» Défis
**a.** Recopiez le texte sur la livreuse « Bousso Express » depuis « À bord de son » jusqu'à « développement de l’économie. » inclus.
**b.** Poursuivez le texte sur la livreuse « Bousso Express » après sa dernière phrase.

» Passage du texte

#####

À bord de son scooter, « Bousso Express », son pseudonyme, fait le tour de la capitale, jouant le relais entre les commerçants et les clients. Au seuil de la trentaine, la « rasta » rêve d’une grande entreprise qui emploie et contribue au développement de l’économie.
Au dernier virage du mois du Ramadan, l’ambiance est au summum devant le magasin Casino de Bourguiba. Des vendeurs à la sauvette brandissent sous-vêtements, bracelets et chaussures. Sur le parvis, des femmes et des hommes installés sous des pavillons proposent des produits alimentaires à base de plantes naturelles, des sirops et des habits à tissage local.
Dans ce petit périmètre aux nombreuses opportunités, les livreurs ne sont pas aux abonnés absents. Impossible de rater de telles occasions à trois heures de la rupture du jeûne. Surtout qu’on emprunte le sprint final vers la Korité, un moment propice pour effectuer plusieurs courses et constituer un relais entre le commerçant et le client.
Ils sont nombreux, assis sur leurs scooters. Dans cet espace d’hommes, une jeune fille, l’unique d’ailleurs, sort du lot. Le style est masculin, la démarche sèche. Mesurant à peu près 1,85 mètre, Mame Diarra Thiam dite « Bousso Express » rigole sous une casquette bleue ajustée au-dessus de ses dreadlocks caressant son cou.

#####

Lignes de questions sur des scènes:
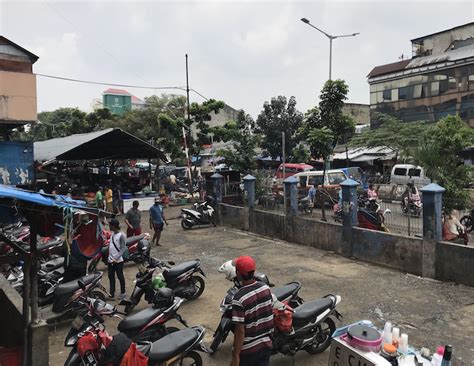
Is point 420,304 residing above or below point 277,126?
below

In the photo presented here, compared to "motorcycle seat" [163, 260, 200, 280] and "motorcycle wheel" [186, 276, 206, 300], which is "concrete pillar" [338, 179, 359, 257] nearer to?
"motorcycle wheel" [186, 276, 206, 300]

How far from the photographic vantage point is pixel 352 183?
30.4 feet

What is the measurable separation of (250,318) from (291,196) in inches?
311

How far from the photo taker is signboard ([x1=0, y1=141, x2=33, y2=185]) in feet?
43.6

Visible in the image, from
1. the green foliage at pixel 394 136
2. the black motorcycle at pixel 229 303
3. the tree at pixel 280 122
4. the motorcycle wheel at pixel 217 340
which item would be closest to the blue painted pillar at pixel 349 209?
the black motorcycle at pixel 229 303

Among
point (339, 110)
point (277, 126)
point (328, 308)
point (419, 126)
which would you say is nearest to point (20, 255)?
point (328, 308)

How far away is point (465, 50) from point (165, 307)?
29.8 meters

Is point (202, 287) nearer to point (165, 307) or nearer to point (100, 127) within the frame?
point (165, 307)

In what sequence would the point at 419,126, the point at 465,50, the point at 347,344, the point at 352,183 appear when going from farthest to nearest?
1. the point at 465,50
2. the point at 419,126
3. the point at 352,183
4. the point at 347,344

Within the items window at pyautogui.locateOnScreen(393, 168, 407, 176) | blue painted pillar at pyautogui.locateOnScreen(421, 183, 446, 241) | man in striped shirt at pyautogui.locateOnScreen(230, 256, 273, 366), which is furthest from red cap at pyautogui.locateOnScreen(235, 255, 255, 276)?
window at pyautogui.locateOnScreen(393, 168, 407, 176)

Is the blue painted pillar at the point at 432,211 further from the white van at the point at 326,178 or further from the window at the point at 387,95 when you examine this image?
the window at the point at 387,95

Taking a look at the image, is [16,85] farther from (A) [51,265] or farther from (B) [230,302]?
(B) [230,302]

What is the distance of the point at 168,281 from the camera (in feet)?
20.7

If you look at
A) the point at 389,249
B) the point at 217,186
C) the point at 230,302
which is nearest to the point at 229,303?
the point at 230,302
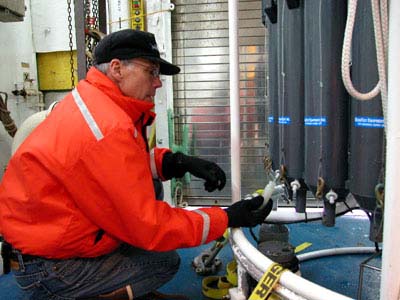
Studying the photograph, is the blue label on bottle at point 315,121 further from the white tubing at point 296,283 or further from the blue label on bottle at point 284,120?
the white tubing at point 296,283

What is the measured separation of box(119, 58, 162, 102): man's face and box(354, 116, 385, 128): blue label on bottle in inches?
32.6

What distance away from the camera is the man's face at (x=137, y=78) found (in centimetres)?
142

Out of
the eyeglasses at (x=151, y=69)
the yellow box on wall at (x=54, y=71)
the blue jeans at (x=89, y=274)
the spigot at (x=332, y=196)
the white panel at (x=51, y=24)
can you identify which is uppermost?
the white panel at (x=51, y=24)

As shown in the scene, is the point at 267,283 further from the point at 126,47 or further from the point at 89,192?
A: the point at 126,47

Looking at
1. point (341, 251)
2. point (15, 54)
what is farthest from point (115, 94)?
point (15, 54)

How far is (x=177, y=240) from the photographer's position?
4.11 feet

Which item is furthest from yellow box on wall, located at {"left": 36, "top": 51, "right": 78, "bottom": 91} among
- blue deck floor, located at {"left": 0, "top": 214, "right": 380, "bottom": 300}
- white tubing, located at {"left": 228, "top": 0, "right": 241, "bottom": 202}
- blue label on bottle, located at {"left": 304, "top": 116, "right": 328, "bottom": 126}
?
blue label on bottle, located at {"left": 304, "top": 116, "right": 328, "bottom": 126}

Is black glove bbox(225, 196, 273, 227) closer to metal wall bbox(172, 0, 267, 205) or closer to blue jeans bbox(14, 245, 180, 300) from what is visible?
blue jeans bbox(14, 245, 180, 300)

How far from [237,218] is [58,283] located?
0.76 meters

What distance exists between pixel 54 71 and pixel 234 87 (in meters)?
3.09

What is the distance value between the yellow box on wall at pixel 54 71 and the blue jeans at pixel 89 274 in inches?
116

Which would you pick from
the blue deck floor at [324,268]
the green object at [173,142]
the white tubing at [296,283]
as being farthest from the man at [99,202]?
the green object at [173,142]

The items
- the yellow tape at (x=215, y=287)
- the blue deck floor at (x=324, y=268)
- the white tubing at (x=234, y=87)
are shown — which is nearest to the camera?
the white tubing at (x=234, y=87)

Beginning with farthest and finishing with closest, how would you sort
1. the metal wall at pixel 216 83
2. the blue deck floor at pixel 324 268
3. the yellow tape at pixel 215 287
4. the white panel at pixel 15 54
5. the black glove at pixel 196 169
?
1. the metal wall at pixel 216 83
2. the white panel at pixel 15 54
3. the blue deck floor at pixel 324 268
4. the yellow tape at pixel 215 287
5. the black glove at pixel 196 169
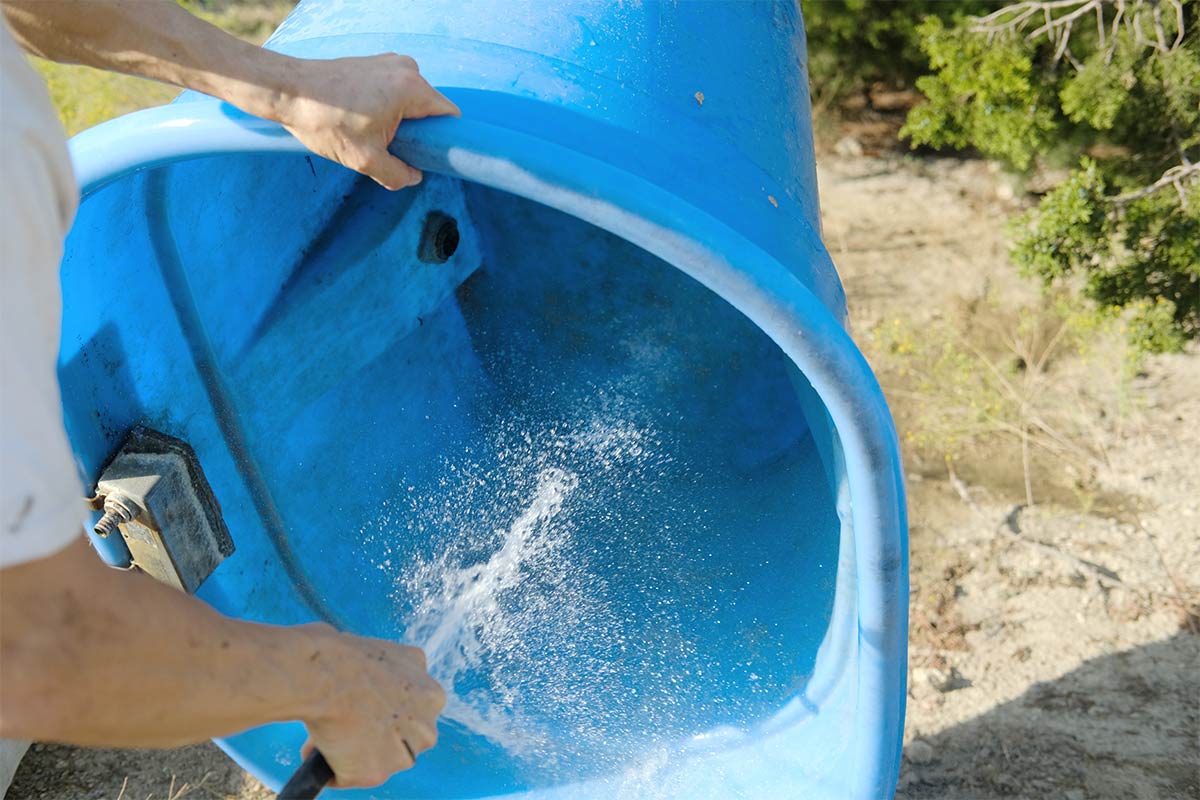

#####

» Réponses fournies
**a.**
À bord de son scooter, « Bousso Express », son pseudonyme, fait le tour de la capitale, jouant le relais entre les commerçants et les clients. Au seuil de la trentaine, la « rasta » rêve d’une grande entreprise qui emploie et contribue au développement de l’économie.

**b.**
« Permettez-moi d’aller récupérer mon casque », lance-t-elle d’une voix rauque et d’un ton amical. Baskets bleus harmonisées à son tee-shirt, elle s’introduit dans une boutique.
Toute souriante, elle en ressort, quelques secondes plus tard, avec le casque autour de la tête. Elle est dans ses habits de livreuse. Du coup, elle monte sur son scooter, prête à partir pour n’importe quelle destination, à condition que le tarif proposé lui convienne.
« La livraison est mon unique préoccupation. Je quitte Guédiawaye tous les matins pour parcourir des kilomètres. Mon itinéraire est tracé par la clientèle. L’essentiel est de gagner ma vie dignement », lâche Mame Diarra.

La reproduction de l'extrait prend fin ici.